Please return the full listing below without altering anything.
** Opening Data provided block **
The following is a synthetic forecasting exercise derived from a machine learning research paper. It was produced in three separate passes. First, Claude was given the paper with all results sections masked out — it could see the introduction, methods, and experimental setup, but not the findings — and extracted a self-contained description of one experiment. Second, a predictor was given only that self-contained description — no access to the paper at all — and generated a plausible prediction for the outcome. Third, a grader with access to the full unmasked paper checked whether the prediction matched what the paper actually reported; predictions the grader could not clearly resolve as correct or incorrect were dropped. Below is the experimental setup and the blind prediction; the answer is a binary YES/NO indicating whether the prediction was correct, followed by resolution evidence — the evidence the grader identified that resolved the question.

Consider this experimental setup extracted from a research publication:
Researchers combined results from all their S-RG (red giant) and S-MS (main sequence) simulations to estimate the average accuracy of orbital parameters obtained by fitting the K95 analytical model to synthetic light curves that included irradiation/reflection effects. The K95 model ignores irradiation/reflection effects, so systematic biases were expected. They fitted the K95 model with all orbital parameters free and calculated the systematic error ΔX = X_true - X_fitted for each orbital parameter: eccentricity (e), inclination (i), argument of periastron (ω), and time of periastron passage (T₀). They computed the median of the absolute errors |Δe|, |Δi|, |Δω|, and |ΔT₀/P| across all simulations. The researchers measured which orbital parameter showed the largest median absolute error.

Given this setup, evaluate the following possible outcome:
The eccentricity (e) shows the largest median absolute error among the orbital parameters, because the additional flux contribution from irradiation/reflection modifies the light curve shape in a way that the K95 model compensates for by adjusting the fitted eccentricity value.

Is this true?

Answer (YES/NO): NO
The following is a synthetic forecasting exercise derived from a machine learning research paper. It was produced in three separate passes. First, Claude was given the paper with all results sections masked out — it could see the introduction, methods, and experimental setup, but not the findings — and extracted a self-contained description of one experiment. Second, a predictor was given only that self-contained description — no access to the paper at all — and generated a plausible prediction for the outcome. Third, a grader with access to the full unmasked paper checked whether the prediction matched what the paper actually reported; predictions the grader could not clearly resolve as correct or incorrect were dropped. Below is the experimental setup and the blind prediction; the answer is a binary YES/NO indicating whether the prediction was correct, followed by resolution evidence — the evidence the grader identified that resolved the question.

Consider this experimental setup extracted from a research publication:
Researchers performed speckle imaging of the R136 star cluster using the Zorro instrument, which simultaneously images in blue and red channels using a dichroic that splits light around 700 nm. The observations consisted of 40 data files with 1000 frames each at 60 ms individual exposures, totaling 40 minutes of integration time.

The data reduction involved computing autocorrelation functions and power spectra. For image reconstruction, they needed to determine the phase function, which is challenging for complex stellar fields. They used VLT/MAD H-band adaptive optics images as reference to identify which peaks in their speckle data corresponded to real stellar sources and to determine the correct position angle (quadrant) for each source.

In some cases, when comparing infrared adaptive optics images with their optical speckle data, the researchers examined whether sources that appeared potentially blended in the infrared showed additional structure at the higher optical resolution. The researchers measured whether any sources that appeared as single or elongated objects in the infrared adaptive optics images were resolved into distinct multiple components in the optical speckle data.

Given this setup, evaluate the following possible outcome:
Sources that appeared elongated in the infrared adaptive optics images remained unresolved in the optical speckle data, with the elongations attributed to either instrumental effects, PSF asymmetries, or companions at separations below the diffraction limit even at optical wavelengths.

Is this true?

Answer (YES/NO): NO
** Closing Data provided block **
Worked solution:
The following is a synthetic forecasting exercise derived from a machine learning research paper. It was produced in three separate passes. First, Claude was given the paper with all results sections masked out — it could see the introduction, methods, and experimental setup, but not the findings — and extracted a self-contained description of one experiment. Second, a predictor was given only that self-contained description — no access to the paper at all — and generated a plausible prediction for the outcome. Third, a grader with access to the full unmasked paper checked whether the prediction matched what the paper actually reported; predictions the grader could not clearly resolve as correct or incorrect were dropped. Below is the experimental setup and the blind prediction; the answer is a binary YES/NO indicating whether the prediction was correct, followed by resolution evidence — the evidence the grader identified that resolved the question.

Consider this experimental setup extracted from a research publication:
Researchers combined results from all their S-RG (red giant) and S-MS (main sequence) simulations to estimate the average accuracy of orbital parameters obtained by fitting the K95 analytical model to synthetic light curves that included irradiation/reflection effects. The K95 model ignores irradiation/reflection effects, so systematic biases were expected. They fitted the K95 model with all orbital parameters free and calculated the systematic error ΔX = X_true - X_fitted for each orbital parameter: eccentricity (e), inclination (i), argument of periastron (ω), and time of periastron passage (T₀). They computed the median of the absolute errors |Δe|, |Δi|, |Δω|, and |ΔT₀/P| across all simulations. The researchers measured which orbital parameter showed the largest median absolute error.

Given this setup, evaluate the following possible outcome:
The eccentricity (e) shows the largest median absolute error among the orbital parameters, because the additional flux contribution from irradiation/reflection modifies the light curve shape in a way that the K95 model compensates for by adjusting the fitted eccentricity value.

Is this true?

Answer (YES/NO): NO
The following is a synthetic forecasting exercise derived from a machine learning research paper. It was produced in three separate passes. First, Claude was given the paper with all results sections masked out — it could see the introduction, methods, and experimental setup, but not the findings — and extracted a self-contained description of one experiment. Second, a predictor was given only that self-contained description — no access to the paper at all — and generated a plausible prediction for the outcome. Third, a grader with access to the full unmasked paper checked whether the prediction matched what the paper actually reported; predictions the grader could not clearly resolve as correct or incorrect were dropped. Below is the experimental setup and the blind prediction; the answer is a binary YES/NO indicating whether the prediction was correct, followed by resolution evidence — the evidence the grader identified that resolved the question.

Consider this experimental setup extracted from a research publication:
Researchers performed speckle imaging of the R136 star cluster using the Zorro instrument, which simultaneously images in blue and red channels using a dichroic that splits light around 700 nm. The observations consisted of 40 data files with 1000 frames each at 60 ms individual exposures, totaling 40 minutes of integration time.

The data reduction involved computing autocorrelation functions and power spectra. For image reconstruction, they needed to determine the phase function, which is challenging for complex stellar fields. They used VLT/MAD H-band adaptive optics images as reference to identify which peaks in their speckle data corresponded to real stellar sources and to determine the correct position angle (quadrant) for each source.

In some cases, when comparing infrared adaptive optics images with their optical speckle data, the researchers examined whether sources that appeared potentially blended in the infrared showed additional structure at the higher optical resolution. The researchers measured whether any sources that appeared as single or elongated objects in the infrared adaptive optics images were resolved into distinct multiple components in the optical speckle data.

Given this setup, evaluate the following possible outcome:
Sources that appeared elongated in the infrared adaptive optics images remained unresolved in the optical speckle data, with the elongations attributed to either instrumental effects, PSF asymmetries, or companions at separations below the diffraction limit even at optical wavelengths.

Is this true?

Answer (YES/NO): NO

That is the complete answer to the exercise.